Ma soirée se passe comme prévu : chaleur et repos. Je me suis concocté un petit thé gingembre, citron et miel, et un bon livre conseillé par la librairie Papyrus de Chimay, la soirée s’annonce tranquille…
Normalement, car c’était sans compter sur le retour du voisin et de ses travaux. Il a hérité de la maison de l’autre côté de la route, je la trouvais très bien, cette maison, mais il a préféré y faire quelques aménagements. J’ai l’impression que cette maison passe sa vie à se faire transformer, la pauvre. Elle est passée des baies vitrées à de petites fenêtres rustiques, de la cuisine équipée moderne à une cuisinière campagnarde en fonte et le carrelage pratique a été remplacé par un plancher en bois. Soit, chacun fait comme il veut, mais si on m’avait demandé mon avis, ce qui n’est pas le cas, j’aurais pu dire que tous ces aménagements allaient faire beaucoup trop de bruit pour ma tranquillité. Entre le marteau piqueur, la disqueuse, la bétonneuse, la scie sauteuse et j’en passe, je suis sur le point de déménager. Ça fait plusieurs mois que ça dure et je n’en peux plus !
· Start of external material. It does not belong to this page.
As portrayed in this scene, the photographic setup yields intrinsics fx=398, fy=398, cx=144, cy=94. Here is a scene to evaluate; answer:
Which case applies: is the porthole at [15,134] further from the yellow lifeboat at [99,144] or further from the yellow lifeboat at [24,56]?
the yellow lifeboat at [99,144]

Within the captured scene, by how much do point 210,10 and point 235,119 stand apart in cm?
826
J’ai envoyé Truc se plaindre chez lui, mais il est revenu avec une tartine dans la gueule, le traître ! On ne peut même plus compter sur ses animaux pour nous soutenir !
La soirée est foutue, je vais aller me coucher, les écouteurs dans les oreilles.
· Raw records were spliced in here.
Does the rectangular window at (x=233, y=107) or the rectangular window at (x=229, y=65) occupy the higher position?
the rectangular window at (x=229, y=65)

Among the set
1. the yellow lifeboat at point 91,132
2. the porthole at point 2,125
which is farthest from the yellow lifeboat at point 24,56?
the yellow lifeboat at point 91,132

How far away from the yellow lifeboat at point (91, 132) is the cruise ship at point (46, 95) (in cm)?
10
Surtout que demain matin, dimanche, je dois me lever tôt, car j’ai promis à mon filleul que j’irais le voir jouer au foot. Peut-on rompre une promesse faite à un filleul ? Je ne crois pas, je n’ai jamais essayé, sous peine de me faire rayer du statut de marraine, jusqu’au prochain cadeau de Noël bien sûr.
Je me souviens exactement à quel moment j’ai accepté d’honorer ce moment de ma présence : c’était un soir en fin de repas, mon verre de rosé était vide et racontant mes exploits de footballeuse de ducasse dans mon jeune temps, je me suis emballée :
« Mais oui mon chéri, marraine va venir te voir jouer dimanche, avec plaisir », je m’en souviens comme si c’était hier. « C’est à quelle heure déjà ? »
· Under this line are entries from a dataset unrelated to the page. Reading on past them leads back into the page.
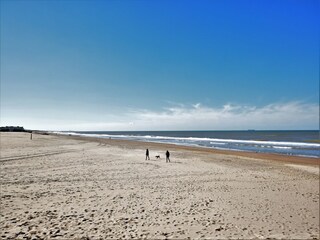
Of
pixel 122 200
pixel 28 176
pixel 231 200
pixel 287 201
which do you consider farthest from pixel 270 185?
pixel 28 176

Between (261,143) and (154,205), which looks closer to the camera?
(154,205)

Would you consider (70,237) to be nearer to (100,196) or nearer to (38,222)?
(38,222)

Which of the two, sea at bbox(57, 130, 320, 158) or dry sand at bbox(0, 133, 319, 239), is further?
sea at bbox(57, 130, 320, 158)

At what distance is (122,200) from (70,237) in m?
3.79

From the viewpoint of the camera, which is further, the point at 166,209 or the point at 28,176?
the point at 28,176

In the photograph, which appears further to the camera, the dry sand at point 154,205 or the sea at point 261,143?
the sea at point 261,143

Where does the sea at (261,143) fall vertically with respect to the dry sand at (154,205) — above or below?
above

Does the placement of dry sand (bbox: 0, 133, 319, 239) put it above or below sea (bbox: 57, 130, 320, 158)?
below

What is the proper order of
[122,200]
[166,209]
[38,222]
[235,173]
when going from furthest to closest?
[235,173] → [122,200] → [166,209] → [38,222]

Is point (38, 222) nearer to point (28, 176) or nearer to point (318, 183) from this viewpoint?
point (28, 176)

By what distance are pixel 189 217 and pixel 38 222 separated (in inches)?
Result: 193

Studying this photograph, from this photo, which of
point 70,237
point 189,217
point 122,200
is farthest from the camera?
point 122,200

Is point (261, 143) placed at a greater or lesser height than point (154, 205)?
greater

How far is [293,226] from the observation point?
8359 mm
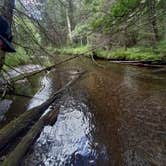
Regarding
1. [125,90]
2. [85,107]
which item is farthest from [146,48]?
[85,107]

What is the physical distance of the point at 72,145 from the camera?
505cm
Donc, nous sommes dimanche matin, neuf heures trente, je suis sur le bord du terrain, il fait quatre degrés et je compte instaurer une loi pour défendre ces pauvres petits, car je trouve intolérable de les faire jouer au foot à des températures sous les quinze degrés, je trouve… Et surtout, de nous obliger à les regarder ! Eux n’ont pas l’air traumatisés, en short et t-shirt, le nez rouge qui coule, le bout des doigts bleu, le dessus des oreilles gelé qui tend vers le violacé, les genoux et les coudes verts, c’est festival de couleurs quoi, un vrai arc-en-ciel. OK, chacun son trip.
Pour ma part, ayant superposé trois pulls cols roulés, je n’ai pas pu enfiler une veste par-dessus, j’ai donc opté pour la grosse écharpe en laine, celle qui rend bien les cheveux électriques, ainsi qu’une paire de gants, en laine aussi bien sûr, histoire d’être certaine d’avoir un maximum de cheveux collés sur le visage.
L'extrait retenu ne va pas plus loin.